|Sgt. Alex Rogers with Battle Flag, 83rd Pennsylvania Volunteers (Metropolitan Museum of Art)|
On one hand, the National Football League is a business, like any other. Olive Garden would not let your server plug syndicalist revolution along with the surf and turf. Ford wouldn't let a designer push though the Agrarian Reform F-150 Pick-Up.
So why should the NFL allow its highly paid employees to use the global stage it has put them on to register a private protest, even one concerning as important an issue as police brutality? The NFL is in a business relationship with the Department of Defense. It gets money for those patriotic displays, soldier re-unions and such, or at least did. Why bite mindless patriotism, the hand that feeds it?
Pro football isn't the government. Free speech ends at the stadium gate.
That wasn't my immediate thought on hearing Wednesday's news, however.
My immediate thought was "Fuck the NFL." Forcing players to stand for the national anthem. That or cower in the locker room. Or pay a hefty fine. After two seasons of certain players taking a knee to draw attention to police brutality, which was re-purposed by the Right, in their favorite Pretend My Foe Believes Something Stupid Gambit, into a protest against the flag.
Which we are all for. Or at least better be, now, or else.
Some kind of fine, to be determined, for those who go to one knee.

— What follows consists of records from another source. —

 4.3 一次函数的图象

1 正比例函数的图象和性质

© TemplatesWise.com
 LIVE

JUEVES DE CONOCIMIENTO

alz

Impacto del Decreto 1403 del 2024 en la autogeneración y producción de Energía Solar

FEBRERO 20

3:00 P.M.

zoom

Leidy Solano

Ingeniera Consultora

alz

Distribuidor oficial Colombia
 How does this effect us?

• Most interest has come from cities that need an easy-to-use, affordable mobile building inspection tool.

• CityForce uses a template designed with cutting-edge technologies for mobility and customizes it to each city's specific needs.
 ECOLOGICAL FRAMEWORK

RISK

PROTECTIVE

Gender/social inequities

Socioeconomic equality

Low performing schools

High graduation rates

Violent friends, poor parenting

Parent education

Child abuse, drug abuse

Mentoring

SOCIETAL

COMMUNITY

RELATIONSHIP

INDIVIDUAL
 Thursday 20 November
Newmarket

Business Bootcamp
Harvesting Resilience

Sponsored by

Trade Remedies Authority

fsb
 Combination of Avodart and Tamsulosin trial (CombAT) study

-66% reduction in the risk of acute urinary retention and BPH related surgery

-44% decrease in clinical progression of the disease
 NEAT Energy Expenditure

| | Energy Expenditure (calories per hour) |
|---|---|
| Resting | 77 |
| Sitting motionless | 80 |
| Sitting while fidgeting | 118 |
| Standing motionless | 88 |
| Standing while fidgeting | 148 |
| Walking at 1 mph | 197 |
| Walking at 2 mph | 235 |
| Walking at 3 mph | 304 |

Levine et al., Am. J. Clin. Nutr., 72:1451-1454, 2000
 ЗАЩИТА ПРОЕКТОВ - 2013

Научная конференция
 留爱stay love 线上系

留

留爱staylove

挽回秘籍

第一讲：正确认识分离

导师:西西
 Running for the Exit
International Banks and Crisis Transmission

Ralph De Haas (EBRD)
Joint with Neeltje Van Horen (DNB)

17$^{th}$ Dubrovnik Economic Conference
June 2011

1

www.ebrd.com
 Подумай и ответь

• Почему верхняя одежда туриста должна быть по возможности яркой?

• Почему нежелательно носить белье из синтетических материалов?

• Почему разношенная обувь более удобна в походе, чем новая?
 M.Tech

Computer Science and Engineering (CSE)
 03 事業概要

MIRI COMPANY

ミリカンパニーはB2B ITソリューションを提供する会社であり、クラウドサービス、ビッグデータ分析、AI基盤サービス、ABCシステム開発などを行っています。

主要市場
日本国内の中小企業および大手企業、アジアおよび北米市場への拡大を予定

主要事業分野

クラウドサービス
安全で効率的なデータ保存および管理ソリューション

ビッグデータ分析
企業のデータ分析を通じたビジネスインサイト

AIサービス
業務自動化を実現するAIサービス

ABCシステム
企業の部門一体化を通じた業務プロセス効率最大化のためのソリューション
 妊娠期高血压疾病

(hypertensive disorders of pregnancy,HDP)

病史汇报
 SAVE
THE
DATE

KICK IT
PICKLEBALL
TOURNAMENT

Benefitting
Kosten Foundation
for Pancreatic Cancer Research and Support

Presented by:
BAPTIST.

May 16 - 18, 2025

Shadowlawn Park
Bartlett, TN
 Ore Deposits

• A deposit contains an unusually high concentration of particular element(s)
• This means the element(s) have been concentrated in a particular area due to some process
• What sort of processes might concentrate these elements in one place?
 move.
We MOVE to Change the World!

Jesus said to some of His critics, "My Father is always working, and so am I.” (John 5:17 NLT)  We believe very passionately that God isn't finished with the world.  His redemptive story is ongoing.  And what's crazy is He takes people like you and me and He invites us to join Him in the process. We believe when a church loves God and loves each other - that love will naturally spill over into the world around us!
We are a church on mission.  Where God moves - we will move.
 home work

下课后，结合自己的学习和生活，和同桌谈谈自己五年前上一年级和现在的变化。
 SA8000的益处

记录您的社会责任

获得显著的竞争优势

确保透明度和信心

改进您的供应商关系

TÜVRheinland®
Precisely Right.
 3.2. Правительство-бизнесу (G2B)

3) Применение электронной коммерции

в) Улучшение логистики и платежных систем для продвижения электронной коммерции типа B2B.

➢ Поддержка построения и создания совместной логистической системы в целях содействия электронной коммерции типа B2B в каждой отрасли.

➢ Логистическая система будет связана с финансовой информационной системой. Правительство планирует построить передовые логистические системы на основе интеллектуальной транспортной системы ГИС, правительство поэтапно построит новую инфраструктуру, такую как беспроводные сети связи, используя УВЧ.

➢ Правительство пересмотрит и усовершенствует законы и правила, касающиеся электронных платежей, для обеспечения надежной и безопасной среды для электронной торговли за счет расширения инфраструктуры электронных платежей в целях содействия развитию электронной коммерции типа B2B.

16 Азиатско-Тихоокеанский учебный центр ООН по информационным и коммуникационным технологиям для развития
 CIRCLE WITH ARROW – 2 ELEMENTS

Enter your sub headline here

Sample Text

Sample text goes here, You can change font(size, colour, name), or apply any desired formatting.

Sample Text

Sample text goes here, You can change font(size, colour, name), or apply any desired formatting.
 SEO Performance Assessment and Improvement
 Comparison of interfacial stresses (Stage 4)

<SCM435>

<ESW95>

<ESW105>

That's their solution. Stand or else.
Don't they realize? Coerced respect means nothing. Every tinpot dictatorship forces its enslaved populations to stand rigid during whatever wheezing ditty passes as their national anthem. Doesn't make them a great country.
The United States, which actually is a great country, or was, before it was delivered into the hands of treasonous morons by some near-majority of voters either terrified of the future or fixated on some point in the past, or both, does not need to force tribute.
Now I'm not so sure. I still stand for the pledge. But if someone else wants to respond by raising a middle finger of one hand and grabbing their crotch with the other, well, I know where you're coming from, brother. Those thundering loudest for respect are always the ones who least deserve it.
No 2nd grader is forced to say the pledge of allegiance, because school administrators know that students are a diverse group. Some students are Jehovah’s Witnesses and don't believe in saluting anyone but God. Some students are familiar enough with the checkered history of this country to not feel obligated.
But schools are part of government, a key distinction. It's a free country, or was. And to honor that freedom, the National Football League—some private, cash-stuffed business—is not compelling its employees to earn their pay, in part, by expressing a respect that maybe they feel, maybe they don't.
How to tell?
The expressions on their faces might be a give away. Their postures. There are ways to register dissent short of falling to a knee. Will those be fined next? A sneer? A shake of the head? How much for a bored expression?
This policy, like most misguided censures, will only highlight what it means to efface.
I'm not going to join those predicting doom for pro-football. I don't watch the games, I'm not their target audience. But between the concussion scandal, the Right pushed away by the protest, and the Left pushed away by this snap of the overseer's whip on the backs of protesting players, you wonder.